The end of a relationship, especially marriage, is not always pleasant. Getting caught up in feelings of anger and grief can make it harder for you and your children to move on. It also makes it more challenging to see past your feelings and work with the other parent for your children’s sake. Take time to identify potential negative emotions that are interfering with your ability to maintain a healthy, mutually respectful co-parenting relationship with your ex and clear the air. If you find that you cannot get past them, counseling may help.

  1. Do not use the kids as weapons

It is very common for some divorcees to wield their children as weapons. Not only is this behavior harmful to the co-parenting relationship, but it is also very toxic and abusive to the children. Your kids need to see that their parents still love them and remain committed to providing them with the best upbringing possible.

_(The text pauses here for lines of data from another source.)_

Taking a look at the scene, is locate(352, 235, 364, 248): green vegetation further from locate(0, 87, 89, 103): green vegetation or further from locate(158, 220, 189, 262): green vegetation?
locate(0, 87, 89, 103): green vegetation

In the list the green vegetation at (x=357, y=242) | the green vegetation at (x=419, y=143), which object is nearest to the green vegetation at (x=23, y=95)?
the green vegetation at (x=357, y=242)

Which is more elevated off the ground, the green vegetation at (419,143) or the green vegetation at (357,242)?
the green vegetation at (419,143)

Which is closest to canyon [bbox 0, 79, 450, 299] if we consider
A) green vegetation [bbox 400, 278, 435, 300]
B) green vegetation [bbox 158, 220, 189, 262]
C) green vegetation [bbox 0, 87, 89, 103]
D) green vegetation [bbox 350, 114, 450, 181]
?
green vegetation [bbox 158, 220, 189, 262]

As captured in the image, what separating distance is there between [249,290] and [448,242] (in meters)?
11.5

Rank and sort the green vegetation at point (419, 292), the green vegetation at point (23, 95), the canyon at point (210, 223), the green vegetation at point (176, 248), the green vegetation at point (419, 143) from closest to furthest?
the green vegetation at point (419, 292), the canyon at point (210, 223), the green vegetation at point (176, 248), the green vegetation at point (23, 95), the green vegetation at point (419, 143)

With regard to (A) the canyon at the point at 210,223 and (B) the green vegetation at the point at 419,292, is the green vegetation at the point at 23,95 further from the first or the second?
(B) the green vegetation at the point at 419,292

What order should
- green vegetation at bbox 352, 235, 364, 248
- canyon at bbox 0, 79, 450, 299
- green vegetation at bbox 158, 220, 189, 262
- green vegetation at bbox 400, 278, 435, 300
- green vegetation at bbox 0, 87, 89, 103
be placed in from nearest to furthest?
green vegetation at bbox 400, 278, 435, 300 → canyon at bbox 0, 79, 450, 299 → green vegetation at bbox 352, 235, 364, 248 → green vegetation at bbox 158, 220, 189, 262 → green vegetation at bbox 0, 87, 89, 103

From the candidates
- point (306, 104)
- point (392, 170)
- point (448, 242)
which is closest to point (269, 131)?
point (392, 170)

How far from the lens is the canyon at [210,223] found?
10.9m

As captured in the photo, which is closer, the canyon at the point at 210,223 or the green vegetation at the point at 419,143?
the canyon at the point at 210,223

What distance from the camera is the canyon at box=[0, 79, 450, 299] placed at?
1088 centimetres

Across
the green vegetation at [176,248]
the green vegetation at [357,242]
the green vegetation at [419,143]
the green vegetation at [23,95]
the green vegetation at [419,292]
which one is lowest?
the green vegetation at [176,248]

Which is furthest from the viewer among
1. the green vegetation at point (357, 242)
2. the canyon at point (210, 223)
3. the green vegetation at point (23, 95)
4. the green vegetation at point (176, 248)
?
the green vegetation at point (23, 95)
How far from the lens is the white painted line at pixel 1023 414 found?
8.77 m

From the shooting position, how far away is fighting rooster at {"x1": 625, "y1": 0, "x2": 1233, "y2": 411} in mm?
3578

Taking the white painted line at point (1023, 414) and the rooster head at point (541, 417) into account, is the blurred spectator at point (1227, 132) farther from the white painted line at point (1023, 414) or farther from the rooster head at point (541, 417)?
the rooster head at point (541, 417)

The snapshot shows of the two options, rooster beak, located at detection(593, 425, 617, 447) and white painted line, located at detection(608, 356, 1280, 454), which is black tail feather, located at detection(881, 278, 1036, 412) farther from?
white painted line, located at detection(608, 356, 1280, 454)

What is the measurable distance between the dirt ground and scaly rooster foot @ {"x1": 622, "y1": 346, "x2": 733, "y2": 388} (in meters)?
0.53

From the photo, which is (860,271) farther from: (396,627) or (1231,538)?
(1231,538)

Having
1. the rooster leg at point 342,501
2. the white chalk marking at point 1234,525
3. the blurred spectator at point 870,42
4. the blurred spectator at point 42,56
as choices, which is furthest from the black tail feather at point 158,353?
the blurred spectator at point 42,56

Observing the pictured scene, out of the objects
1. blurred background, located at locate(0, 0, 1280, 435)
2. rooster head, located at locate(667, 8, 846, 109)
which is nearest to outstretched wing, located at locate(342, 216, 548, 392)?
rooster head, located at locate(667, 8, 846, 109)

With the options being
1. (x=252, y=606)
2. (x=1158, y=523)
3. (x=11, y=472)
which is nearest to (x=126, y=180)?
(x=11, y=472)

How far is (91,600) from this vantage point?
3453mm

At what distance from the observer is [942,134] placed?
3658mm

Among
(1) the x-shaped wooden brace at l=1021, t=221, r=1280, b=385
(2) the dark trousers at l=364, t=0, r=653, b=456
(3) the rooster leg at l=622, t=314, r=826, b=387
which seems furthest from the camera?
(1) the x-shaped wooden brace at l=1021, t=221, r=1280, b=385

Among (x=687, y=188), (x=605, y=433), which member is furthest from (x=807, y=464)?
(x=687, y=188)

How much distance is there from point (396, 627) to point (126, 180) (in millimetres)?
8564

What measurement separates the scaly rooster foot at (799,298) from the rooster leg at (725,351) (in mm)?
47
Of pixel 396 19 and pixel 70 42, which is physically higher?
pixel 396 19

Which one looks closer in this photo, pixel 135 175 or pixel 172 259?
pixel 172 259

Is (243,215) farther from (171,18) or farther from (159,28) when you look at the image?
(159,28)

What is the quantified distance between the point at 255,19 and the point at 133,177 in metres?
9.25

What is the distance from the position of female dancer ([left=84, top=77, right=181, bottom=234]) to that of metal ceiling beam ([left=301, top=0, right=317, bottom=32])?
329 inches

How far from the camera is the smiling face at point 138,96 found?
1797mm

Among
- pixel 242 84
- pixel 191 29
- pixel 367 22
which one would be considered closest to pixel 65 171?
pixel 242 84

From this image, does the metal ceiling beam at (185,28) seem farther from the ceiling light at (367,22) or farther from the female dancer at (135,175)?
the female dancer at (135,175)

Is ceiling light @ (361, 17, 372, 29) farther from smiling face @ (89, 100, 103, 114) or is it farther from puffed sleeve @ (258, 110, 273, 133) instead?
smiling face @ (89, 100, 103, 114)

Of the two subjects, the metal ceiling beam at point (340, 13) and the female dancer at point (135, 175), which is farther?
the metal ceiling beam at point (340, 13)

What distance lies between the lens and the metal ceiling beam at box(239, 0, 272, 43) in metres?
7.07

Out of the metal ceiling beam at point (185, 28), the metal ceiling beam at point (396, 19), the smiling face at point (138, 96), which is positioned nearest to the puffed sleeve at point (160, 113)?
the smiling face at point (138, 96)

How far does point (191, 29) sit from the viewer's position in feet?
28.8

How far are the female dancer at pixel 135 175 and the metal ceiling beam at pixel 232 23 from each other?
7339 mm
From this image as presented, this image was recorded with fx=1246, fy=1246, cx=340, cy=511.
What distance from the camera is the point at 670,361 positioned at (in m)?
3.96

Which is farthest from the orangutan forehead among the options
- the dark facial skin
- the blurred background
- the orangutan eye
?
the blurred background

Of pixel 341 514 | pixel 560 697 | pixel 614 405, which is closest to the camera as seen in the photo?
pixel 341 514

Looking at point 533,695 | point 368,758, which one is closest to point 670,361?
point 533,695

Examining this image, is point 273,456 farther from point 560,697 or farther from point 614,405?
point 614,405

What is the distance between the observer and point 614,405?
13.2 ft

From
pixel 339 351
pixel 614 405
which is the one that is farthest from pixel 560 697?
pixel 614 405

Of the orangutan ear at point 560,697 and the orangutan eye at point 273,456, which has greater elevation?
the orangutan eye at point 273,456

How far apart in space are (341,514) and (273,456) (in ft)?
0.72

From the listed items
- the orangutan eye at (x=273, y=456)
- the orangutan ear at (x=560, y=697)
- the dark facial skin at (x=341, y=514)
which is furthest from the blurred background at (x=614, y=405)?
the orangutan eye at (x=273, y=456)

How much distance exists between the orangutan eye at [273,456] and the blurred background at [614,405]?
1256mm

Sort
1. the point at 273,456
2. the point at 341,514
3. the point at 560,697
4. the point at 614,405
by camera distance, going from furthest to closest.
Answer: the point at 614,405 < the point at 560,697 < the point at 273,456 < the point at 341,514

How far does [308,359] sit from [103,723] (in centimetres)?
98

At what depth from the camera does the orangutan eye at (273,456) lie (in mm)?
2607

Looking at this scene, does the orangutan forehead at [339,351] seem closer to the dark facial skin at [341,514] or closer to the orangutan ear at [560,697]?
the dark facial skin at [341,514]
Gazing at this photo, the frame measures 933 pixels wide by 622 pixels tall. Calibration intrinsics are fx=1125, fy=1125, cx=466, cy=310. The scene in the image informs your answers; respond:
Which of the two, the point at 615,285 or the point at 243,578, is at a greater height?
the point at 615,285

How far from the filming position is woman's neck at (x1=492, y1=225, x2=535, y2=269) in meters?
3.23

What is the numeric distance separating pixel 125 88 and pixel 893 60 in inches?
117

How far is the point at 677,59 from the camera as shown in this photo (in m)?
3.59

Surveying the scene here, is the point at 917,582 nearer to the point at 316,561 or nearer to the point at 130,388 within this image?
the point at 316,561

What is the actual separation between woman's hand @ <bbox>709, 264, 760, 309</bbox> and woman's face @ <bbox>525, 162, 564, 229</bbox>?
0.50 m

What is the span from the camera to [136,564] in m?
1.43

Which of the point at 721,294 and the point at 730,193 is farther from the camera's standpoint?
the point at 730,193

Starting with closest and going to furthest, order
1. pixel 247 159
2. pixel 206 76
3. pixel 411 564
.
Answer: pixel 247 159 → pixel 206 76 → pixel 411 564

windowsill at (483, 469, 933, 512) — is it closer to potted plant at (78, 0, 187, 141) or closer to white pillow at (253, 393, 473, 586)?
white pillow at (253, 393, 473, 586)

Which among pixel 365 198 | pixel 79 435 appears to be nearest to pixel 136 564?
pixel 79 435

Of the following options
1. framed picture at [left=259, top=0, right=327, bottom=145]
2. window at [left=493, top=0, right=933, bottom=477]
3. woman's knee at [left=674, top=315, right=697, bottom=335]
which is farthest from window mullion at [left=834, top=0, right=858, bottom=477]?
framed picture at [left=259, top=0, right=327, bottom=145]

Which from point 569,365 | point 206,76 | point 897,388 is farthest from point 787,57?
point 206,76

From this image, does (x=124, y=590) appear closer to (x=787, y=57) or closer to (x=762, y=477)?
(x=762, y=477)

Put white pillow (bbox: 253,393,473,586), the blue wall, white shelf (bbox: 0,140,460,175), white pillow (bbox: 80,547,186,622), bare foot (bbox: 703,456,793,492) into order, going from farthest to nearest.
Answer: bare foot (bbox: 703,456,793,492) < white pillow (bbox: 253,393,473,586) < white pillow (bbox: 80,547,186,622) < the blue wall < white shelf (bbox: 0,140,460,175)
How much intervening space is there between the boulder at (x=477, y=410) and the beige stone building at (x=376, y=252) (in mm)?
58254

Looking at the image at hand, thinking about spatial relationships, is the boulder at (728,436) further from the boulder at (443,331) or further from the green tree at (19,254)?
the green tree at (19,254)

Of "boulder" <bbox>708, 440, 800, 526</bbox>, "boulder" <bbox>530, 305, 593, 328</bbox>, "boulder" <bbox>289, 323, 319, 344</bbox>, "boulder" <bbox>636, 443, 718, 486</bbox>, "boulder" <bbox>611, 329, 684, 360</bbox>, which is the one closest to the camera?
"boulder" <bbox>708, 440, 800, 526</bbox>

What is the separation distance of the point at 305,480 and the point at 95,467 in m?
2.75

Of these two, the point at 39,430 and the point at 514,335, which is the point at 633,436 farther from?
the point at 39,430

  1. Always show proper respect to each other

Your children will need to adjust to living and abiding by the rules of two separate households. As much as it might behoove you to relinquish control over what goes on between your kids and their other parent, you must learn to accept the new boundaries that the separation brings. Learn to respect your ex-partner and his or her parenting decisions and rules as long as they do not put the children at risk of abuse or neglect. By respecting the new dynamics of your family and the custody and parenting agreement, you can avoid many problems that can waylay your progress.

If you do not agree with something that you learn is going on in the other household, approach the situation tactfully and responsibly. Always show the other parent respect, regardless of your feelings. To do otherwise could result in behavioral and emotional challenges for your children that could interfere with your relationship with them and their relationship with the other parent.